Lessons learned from pet projects
Chris Small of WellPet adheres to three tenets for successful packaging development: Communicate, offer, and facilitate.
During the research for a recent feature on pet food packaging, I’d connected with Chris Small, a packaging development manager with WellPet, Tewksbury, Mass. (see Packaging that’s fetchingly flexible).
I felt that Chris’s insights that weren’t part of that story were nonetheless invaluable.
What lesson did you learn from the WellPet project as it relates to packaging?
Date code/expiration placement and its importance…don’t assume anything. When deciding where to place product expiration information, the packaging lead walks a fine line between where marketing and creative would like it to go and where production needs it to go. Before approving a dieline that calls out where this information will be placed, make sure that you have buy-in from the packaging line supervisor that the location can be hit.
What advice do you have for others, even if not involved in pet food packaging?
Once a project is completed I always take some time to sit and document what went right, what went wrong and what should have been done differently. Every project will encounter some speed bumps along the way. Don’t try to avoid them, but rather find a way to navigate your way through so they have as little negative impact as possible.

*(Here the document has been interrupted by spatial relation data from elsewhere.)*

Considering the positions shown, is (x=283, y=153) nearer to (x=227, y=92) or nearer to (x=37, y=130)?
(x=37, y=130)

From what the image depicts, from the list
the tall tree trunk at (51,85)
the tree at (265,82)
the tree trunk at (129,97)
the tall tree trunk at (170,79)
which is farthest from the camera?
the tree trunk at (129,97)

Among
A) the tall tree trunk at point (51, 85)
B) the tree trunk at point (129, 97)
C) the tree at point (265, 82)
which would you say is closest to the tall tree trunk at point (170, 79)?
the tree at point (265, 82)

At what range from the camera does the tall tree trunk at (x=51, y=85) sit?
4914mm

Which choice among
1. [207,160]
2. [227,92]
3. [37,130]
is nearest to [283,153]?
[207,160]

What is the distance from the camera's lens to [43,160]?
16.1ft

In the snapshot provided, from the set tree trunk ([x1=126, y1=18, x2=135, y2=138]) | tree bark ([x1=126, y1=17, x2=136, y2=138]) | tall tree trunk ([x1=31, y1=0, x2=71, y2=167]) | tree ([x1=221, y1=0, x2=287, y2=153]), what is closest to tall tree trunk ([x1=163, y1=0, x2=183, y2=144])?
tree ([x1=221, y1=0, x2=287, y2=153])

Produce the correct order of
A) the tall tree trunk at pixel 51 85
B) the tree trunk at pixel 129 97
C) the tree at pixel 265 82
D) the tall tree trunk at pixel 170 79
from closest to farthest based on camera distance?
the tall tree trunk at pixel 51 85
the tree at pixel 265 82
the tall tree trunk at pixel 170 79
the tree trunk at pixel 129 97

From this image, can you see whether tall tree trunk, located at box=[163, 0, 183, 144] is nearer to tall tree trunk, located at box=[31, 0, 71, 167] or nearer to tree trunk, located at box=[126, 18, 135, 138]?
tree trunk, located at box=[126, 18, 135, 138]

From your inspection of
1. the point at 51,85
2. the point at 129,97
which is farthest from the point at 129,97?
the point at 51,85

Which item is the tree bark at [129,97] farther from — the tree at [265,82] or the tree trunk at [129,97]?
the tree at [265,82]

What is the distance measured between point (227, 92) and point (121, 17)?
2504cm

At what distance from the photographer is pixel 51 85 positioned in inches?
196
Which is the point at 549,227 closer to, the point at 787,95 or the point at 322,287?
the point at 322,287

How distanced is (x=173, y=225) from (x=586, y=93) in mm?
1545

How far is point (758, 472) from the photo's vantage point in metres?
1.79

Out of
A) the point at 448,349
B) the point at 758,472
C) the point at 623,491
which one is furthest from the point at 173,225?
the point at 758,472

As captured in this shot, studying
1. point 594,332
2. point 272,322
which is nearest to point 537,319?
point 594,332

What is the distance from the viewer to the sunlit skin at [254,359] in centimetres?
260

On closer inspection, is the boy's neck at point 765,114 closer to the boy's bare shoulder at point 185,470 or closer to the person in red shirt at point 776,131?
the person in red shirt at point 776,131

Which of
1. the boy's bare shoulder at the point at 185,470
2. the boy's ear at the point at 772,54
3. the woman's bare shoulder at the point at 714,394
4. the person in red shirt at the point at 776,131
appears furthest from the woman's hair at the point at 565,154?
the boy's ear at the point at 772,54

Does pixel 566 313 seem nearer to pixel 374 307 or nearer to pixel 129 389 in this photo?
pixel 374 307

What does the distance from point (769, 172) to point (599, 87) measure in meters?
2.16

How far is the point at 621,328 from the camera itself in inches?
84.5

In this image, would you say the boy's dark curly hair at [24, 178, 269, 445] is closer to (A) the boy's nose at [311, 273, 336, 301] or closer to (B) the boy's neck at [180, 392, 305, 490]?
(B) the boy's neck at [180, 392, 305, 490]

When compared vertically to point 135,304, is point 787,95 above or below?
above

Over the years I’ve come up with 3 basic tenets that I adhere to: Communicate, offer, facilitate.
Communicate with marketing and creative early-very early. Many times the brand manager involved already has a preconceived notion as to what the new or redesigned package should look like. If you have the chance, take a ride with that person to a local retailer, walk the aisles and ask them what packages appeal to them and why. This short trip could save you days if not weeks in the development cycle by not coming up with a concept that may ultimately be rejected and send you back to the drawing board.
Offer to take on tasks that would not typically be your responsibility. When launching a new or refreshed line of products, the ultimate goal of the packaging professional is to ensure that your bags, boxes, bottles or labels are available to the packaging line on time for startup. This means hitting your milestone dates along the way. If a proof or prototype needs to be delivered the next day to keep things on track, offer to take it to shipping yourself to make sure it gets out on time.
Is the team in a holding pattern because someone critical to the decision making process is not responding? Offer to follow up by calling or visiting that person’s department to gently explain that the project can’t move forward without their input. These things seem inconsequential, to be sure. However, a lost day here and there along the way can add up to missed delivery dates, testing schedule conflicts and major delays in the end.
Facilitate conference calls and include everyone associated with the project. YOU need to make sure that marketing, creative, the packaging buyer, file separator, printer, converter, packaging sales rep and plant personnel responsible for filling your finished package are all on the initial project kick-off call. Everyone needs to listen to the roughed-out schedule, comment on and ultimately agree to it.
This doesn’t mean that it can’t evolve and change as time goes by. However, all parties need to understand what their deliverables are and when they need to be completed by. Although each person on the team wants to see the project succeed and the launch day hit, at the end of the day all they want to understand is what they need to do and how much time they have to do it.
The packaging lead really is the one person who touches every facet of the project, who communicates with all departments and groups and whose performance and interdependence to the project as a whole can make the difference between success and failure.